Non-GAAP gross margin for the fourth quarter of fiscal 2013 was 53.2%, compared to 52.3% for the third quarter of fiscal 2013 and 54.5% for the fourth quarter of fiscal 2012. Non-GAAP gross margin for fiscal year 2013 was 53.4% compared to 57.0% for fiscal year 2012.

Shares used to compute GAAP net income per diluted share for the fourth quarter of fiscal 2013 were 528 million shares, compared with 559 million shares in the third quarter of fiscal 2013 and 599 million shares in the fourth quarter of fiscal 2012. Shares used to compute GAAP net income per diluted share for fiscal year 2013 were 563 million shares as compared with 623 million shares for fiscal year 2012.

Shares used to compute non-GAAP net income per diluted share for the fourth quarter of fiscal 2013 were 544 million shares, compared with 578 million shares for the third quarter of fiscal 2013 and 606 million shares for the fourth quarter of fiscal 2012. Shares used to compute non-GAAP net income per diluted share for fiscal year 2013 were 579 million shares as compared with 627 million shares for fiscal year 2012. The decrease in shares used to compute both Marvell’s GAAP and non-GAAP net income per diluted share was primarily due to Marvell’s share repurchase program.

Cash flow from operations for the fourth quarter of fiscal 2013 was $205 million, compared to the $137 million reported in the third quarter of fiscal 2013 and the $69 million reported in the fourth quarter of fiscal 2012. Free cash flow for the fourth quarter of fiscal 2013 was $161 million, compared to the $113 million reported in the third quarter of fiscal 2013 and the $38 million reported in the fourth quarter of fiscal 2012. Free cash flow as presented above is defined as cash flow from operations, less capital expenditures and purchases of IP licenses.
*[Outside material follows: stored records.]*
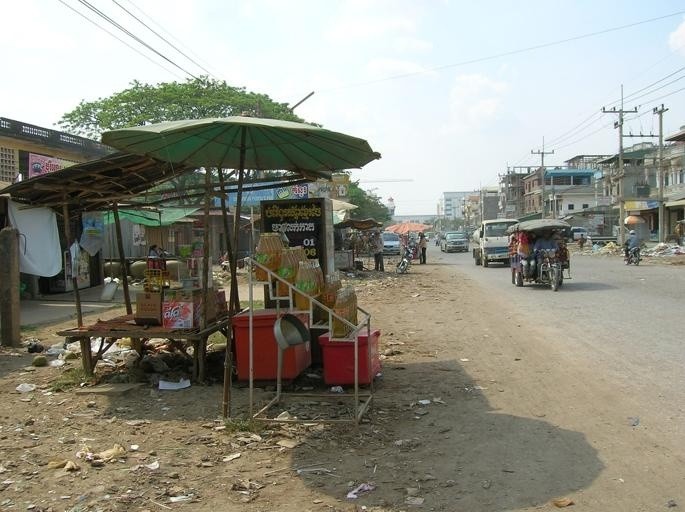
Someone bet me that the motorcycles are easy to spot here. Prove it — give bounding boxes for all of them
[504,219,573,291]
[395,235,423,274]
[620,240,643,266]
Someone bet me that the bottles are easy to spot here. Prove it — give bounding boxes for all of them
[256,233,358,338]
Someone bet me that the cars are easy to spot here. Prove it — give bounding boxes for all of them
[380,232,402,255]
[424,231,469,253]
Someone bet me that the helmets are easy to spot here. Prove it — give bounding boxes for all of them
[630,230,635,234]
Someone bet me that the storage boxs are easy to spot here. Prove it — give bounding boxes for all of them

Under the share repurchase program, Marvell repurchased approximately 34 million shares for a total of $283 million in the fourth quarter of fiscal 2013. Over the past ten quarters, Marvell has repurchased and retired approximately 184 million shares, or about 27%, of its outstanding shares.

Marvell also paid a quarterly dividend of $0.06 per share on December 21, 2012 to all shareholders of record as of December 13, 2012. Marvell intends to pay its next quarterly dividend of $0.06 per share on April 4, 2013 to all shareholders of record as of March 14, 2013.

Comments

Abstracts of the earnings call transcript:

Sehat Sutardja, chairman, president and CEO and COO:
"Next in Storage, we have made strong progress over the last year and expect fiscal 2014 to be a year of continued share gains in HDDs and growth in SSDs. The Marvell share in HDDs increased by roughly 5 percentage points in fiscal 2013 due to the ramp-up of our 2.5-inch, 500GB per platter devices at all the drive OEMs. We expect share gains on mobile platforms to continue over the course of the year.
In addition to Mobile, we also expect to see a meaningful pickup in shipments on new enterprise platforms in next - in the next few quarters. Furthermore, based on our advanced product roadmap and engagement with all of the HDD OEMs, we are well positioned for major new design wins for desktop platform this year. As a result, we are confident that fiscal 2014 will be another strong year of share gains for our HDD business.
"Moving to SSDs, our business grew roughly 40% in fiscal 2013, and we exited the year with approximately 50% share of the merchant silicon market. We are currently seeing excellent traction at major SSD OEMs for our solutions. Our focus in SSD has been on tier 1 flash OEMs for customers with significant access to flash capacity. And we are currently seeing many of these customers starting to win in the market. In addition, we expect many of our customers to ship Marvell-based, dual-hybrid solutions to the market this year. In summary, for storage, our continued investments are resulting in HDD share gains and growth in both the SSD and hybrid markets."


Brad Feller, interim CFO:

"By end market, we expect storage to decline mid-single digits sequentially, due to seasonality and the Chinese New Year-related slowdown. However, we do expect our SSD business to grow double digits in Q1, as we continue to gain share in the market."